Written instruction: Reproduce every entry below word for word, keeping each line unchanged.
begin Records provided
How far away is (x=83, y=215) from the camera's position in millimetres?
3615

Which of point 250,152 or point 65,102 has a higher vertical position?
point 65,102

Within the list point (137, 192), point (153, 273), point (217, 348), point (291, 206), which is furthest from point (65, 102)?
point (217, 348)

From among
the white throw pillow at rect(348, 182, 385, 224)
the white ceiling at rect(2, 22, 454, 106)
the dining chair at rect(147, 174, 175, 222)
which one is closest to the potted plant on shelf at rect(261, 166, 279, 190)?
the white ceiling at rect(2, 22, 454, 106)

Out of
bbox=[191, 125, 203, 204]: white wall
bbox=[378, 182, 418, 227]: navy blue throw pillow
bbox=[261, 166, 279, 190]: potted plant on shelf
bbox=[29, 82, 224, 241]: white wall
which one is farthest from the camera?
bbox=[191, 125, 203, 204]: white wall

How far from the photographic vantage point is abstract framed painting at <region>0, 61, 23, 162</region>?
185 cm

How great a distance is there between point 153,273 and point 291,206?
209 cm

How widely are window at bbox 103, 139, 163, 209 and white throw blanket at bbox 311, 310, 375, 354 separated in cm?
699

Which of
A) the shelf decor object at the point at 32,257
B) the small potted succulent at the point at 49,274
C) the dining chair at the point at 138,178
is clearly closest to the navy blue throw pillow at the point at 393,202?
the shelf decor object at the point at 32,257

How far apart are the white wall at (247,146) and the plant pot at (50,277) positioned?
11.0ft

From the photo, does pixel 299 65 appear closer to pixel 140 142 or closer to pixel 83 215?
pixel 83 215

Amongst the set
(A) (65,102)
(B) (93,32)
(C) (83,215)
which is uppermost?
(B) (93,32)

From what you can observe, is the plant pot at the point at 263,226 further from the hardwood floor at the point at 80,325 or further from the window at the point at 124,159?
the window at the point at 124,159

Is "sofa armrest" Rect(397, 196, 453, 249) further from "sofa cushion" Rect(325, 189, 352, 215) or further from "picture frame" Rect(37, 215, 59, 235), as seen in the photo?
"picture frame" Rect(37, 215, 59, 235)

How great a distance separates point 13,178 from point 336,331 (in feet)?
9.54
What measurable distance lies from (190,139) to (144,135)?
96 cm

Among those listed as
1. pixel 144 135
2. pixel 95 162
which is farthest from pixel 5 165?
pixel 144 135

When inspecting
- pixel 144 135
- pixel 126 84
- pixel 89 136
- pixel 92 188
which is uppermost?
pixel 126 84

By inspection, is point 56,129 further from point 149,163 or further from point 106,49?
end Records provided
Response to the task:
How far away is (x=83, y=215) from the camera's position in millimetres?
3615

Which of point 250,152 or point 65,102 has a higher vertical position?
point 65,102

Within the list point (137, 192), point (153, 273), point (217, 348), point (291, 206), which is furthest from point (65, 102)?
point (217, 348)

From among
the white throw pillow at rect(348, 182, 385, 224)
the white ceiling at rect(2, 22, 454, 106)
the dining chair at rect(147, 174, 175, 222)
which one is closest to the potted plant on shelf at rect(261, 166, 279, 190)?
the white ceiling at rect(2, 22, 454, 106)

Out of
bbox=[191, 125, 203, 204]: white wall
bbox=[378, 182, 418, 227]: navy blue throw pillow
bbox=[261, 166, 279, 190]: potted plant on shelf
bbox=[29, 82, 224, 241]: white wall
which one is farthest from the camera?
bbox=[191, 125, 203, 204]: white wall

How far from the photographic vantage point is abstract framed painting at <region>0, 61, 23, 162</region>?
185 cm

How great a distance is there between point 153,273 and point 291,206?
209 cm

How widely are window at bbox 103, 139, 163, 209 and white throw blanket at bbox 311, 310, 375, 354 separated in cm?
699

Which of
A) the shelf decor object at the point at 32,257
B) the small potted succulent at the point at 49,274
C) the dining chair at the point at 138,178
is clearly closest to the navy blue throw pillow at the point at 393,202?
the shelf decor object at the point at 32,257

How far apart are the white wall at (247,146) and the plant pot at (50,277) positioned?
11.0ft

From the photo, does pixel 299 65 appear closer to pixel 140 142 or closer to pixel 83 215?
pixel 83 215

Amongst the set
(A) (65,102)
(B) (93,32)
(C) (83,215)
which is uppermost?
(B) (93,32)

From what you can observe, is the plant pot at the point at 263,226 further from the hardwood floor at the point at 80,325 or further from the window at the point at 124,159?
the window at the point at 124,159

Is "sofa armrest" Rect(397, 196, 453, 249) further from "sofa cushion" Rect(325, 189, 352, 215) or further from "picture frame" Rect(37, 215, 59, 235), as seen in the photo?
"picture frame" Rect(37, 215, 59, 235)

How great a distance separates point 13,178 from point 336,331 (in feet)?
9.54
What measurable distance lies from (190,139) to (144,135)?
96 cm

Among those listed as
1. pixel 144 135
2. pixel 95 162
which is farthest from pixel 5 165?
pixel 144 135

When inspecting
- pixel 144 135
- pixel 126 84
- pixel 89 136
- pixel 92 188
which is uppermost?
pixel 126 84

By inspection, is point 56,129 further from point 149,163 or further from point 106,49?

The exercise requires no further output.